Ania Lisewska: Polki potrzebują mężczyzn do zarabiania

2013-08-02 18:33

Uczestnicy seksmaratonów narzekają, że ich partnerki unikają seksu i nawet nie ukrywają, że zależy im tylko na tym, aby ich utrzymywali. "Niestety to są autentyczne słowa mężczyzn" - mówi seks-rekordzistka.

Ania Lisewska miała już ponad 200 kochanków. Jej celem jest przespanie się ze 100 tysiącami mężczyzn. Jeżeli jej się to uda, to nie tylko pobije rekord, ale szczegółowo pozna upodobania wielu mężczyzn na całym świecie. Już 9 sierpnia odbędzie się seksmaraton w Pradze. Seks-rekordzistka na pewno wyjawi, czy Polacy są lepszymi kochankami niż Czesi. Jednak póki co, zdradza, na co najczęściej narzekają jej kochankowie.
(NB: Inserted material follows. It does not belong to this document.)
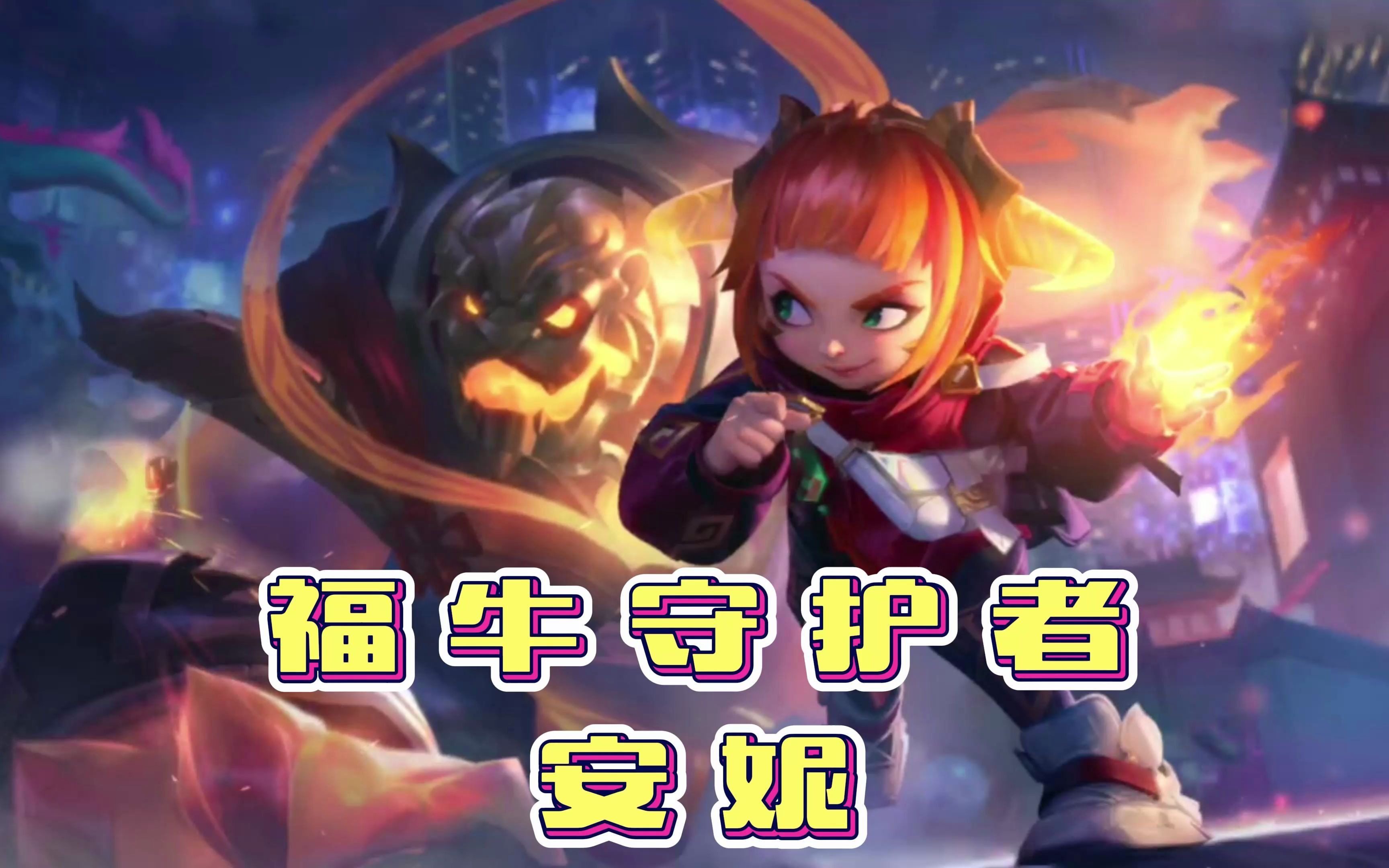 【小禅灯】英雄联盟手游福牛守护者-安妮,出场动画和技能特效展示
>>> Ania Lisewska: Na seksmaratony przychodzą żonaci

- Uważają, że Polki potrzebują mężczyzn tylko do zarabiania na wszystko i ewentualnie jedengo szybkiego numerku w tygodniu. Niestety, to są autentyczne słowa mężczyzn - powiedziała w wywiadzie dla Se.pl.

Lisewska mówi, że Polaków bardzo irytuje fakt, że muszą namawiać swoje partnerki do seksu. Co gorsza, nie chcą też eksperymentować i pracować nad polepszeniem życia seksualnego. Często wymigują się, mówiąc, że boli ich głowa. Kiedy już dochodzi do stosunku, zazwyczaj są bierne i nie wykazują zainteresowania. Ania jest przekonana, że seksmaratony cieszą się tak dużym powodzeniem, ponieważ ona nie ma żadnych ograniczeń i lubi bawić się w łóżku.